[XIII]

THE AGE OF STEEL

The iron industry has of late years become more and more merged into the steel industry, as steel has been gradually replacing the parent metal in nearly every field of its former usefulness. Steel is so much superior to iron for almost every purpose and the process of making it has been so simplified by Bessemer's discovery that it may justly be said that civilization has emerged from the Iron Age, and entered the Age of Steel. While iron is mined more extensively now than at any time in the history of the world, the ultimate object of most of this mining is to produce material for manufacturing steel. We still speak of boiler iron, railroad iron, iron ships, etc., but these names are reminiscent, for in the construction of modern boilers and modern ships, steel is used exclusively. In the past decade it is probable that no railroad rails even for the smallest and cheapest of tracks have been made of anything but steel.

The last half of the nineteenth century has been one of triumph of steel manufacture and production in America, and at the present time the United States stands head and shoulders above any other nation in this industry. In the middle of the century both Germany and England were greater producers than America; but by the close of the century the annual output in the United States was above fifteen million tons as against England's ten and Germany's seven; and since 1900 this lead has been greatly increased. The steel industry has become so great, in fact, that it is "a sort of barometer of trade and national progress."

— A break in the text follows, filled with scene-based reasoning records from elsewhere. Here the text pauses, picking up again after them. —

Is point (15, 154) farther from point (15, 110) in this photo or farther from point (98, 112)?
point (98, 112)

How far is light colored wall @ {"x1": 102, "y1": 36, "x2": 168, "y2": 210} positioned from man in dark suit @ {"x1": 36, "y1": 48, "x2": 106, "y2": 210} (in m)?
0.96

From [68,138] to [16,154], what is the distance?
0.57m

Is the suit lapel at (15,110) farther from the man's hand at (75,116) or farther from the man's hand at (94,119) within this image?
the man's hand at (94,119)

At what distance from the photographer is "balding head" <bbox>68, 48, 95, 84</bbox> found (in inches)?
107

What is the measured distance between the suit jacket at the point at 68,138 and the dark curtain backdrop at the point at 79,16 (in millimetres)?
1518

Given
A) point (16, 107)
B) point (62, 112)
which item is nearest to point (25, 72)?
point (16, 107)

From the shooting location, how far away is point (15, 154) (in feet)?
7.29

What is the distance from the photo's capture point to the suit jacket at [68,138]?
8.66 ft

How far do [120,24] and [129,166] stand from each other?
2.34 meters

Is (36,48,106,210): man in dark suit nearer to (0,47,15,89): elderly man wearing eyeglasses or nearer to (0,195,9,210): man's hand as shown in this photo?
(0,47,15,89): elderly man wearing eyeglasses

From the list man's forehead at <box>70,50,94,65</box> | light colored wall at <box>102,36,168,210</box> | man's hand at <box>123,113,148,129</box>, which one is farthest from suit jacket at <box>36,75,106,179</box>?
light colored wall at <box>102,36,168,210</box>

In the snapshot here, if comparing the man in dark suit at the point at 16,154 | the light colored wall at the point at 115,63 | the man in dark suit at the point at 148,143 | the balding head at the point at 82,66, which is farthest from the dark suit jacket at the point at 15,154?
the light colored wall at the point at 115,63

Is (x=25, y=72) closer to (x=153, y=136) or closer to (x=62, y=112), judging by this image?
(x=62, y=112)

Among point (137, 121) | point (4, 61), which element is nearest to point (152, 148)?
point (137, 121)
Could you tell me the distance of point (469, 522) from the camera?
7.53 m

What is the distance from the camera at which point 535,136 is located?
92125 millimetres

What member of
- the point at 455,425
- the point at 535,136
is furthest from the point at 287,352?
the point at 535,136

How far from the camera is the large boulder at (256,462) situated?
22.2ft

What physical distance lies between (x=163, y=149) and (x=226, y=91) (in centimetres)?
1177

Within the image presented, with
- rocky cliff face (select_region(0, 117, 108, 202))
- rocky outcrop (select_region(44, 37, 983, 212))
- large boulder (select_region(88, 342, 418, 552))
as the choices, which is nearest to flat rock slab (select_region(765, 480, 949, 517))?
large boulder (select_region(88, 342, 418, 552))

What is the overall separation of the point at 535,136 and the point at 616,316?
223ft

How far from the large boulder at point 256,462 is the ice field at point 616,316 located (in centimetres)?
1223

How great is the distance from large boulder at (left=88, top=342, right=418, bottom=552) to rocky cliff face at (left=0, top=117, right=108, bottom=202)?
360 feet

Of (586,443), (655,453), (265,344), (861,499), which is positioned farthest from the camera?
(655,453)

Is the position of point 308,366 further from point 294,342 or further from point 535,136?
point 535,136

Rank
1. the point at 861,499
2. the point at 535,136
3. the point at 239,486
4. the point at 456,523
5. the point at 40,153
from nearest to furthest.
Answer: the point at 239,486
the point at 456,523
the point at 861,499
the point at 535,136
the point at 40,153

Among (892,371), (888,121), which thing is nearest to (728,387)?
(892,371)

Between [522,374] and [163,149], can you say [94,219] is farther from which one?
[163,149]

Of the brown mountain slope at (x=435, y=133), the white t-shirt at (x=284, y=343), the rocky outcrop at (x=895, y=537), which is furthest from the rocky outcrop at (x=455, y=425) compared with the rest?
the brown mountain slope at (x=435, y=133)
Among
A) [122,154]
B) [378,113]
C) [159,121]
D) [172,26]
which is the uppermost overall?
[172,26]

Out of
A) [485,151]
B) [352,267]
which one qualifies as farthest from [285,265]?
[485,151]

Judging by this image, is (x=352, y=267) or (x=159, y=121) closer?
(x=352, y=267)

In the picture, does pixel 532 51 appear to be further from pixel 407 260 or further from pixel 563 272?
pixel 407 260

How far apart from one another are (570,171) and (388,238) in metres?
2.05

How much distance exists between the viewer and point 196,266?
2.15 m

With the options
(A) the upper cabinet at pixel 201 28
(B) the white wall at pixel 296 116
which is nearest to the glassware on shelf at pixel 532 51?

The great advances in the quantity of steel produced have been made possible by corresponding advances in methods of winning the iron ore from the earth. Mining machinery has been revolutionized at least twice during the last half century, first by improved machines driven by steam, and again by electricity and compressed air. Ore is still mined to a limited extent by men with picks and shovels, but these implements now play so insignificant a part in the process that they cannot be considered as important factors. Steam shovels, automatic loaders and unloaders, dynamite and blasting powder, have taken the place of brawn and muscle, which is now mostly expended in directing and guiding mining machinery rather than in actually handling the ore.

THE LAKE SUPERIOR MINES

At the present time the greatest iron-ore fields lie in the Lake Superior region, and it is in this region that the greatest progress in mining methods has been made in recent years. There are, of course, extensive mines in other sections of the United States, but at least three-quarters of all the iron produced in America comes from the Lake Superior mines, and the systems of mining pursued there may be considered as representative of the most advanced modern methods.

Where the iron ore of these mines is found near the surface of the earth, the great system of "open-pit" mining is practised; but as only a relatively small portion of the ore is so situated, modifications of older mining methods are still employed. Of these the three most important are known as "overhead scooping," "caving," and "milling."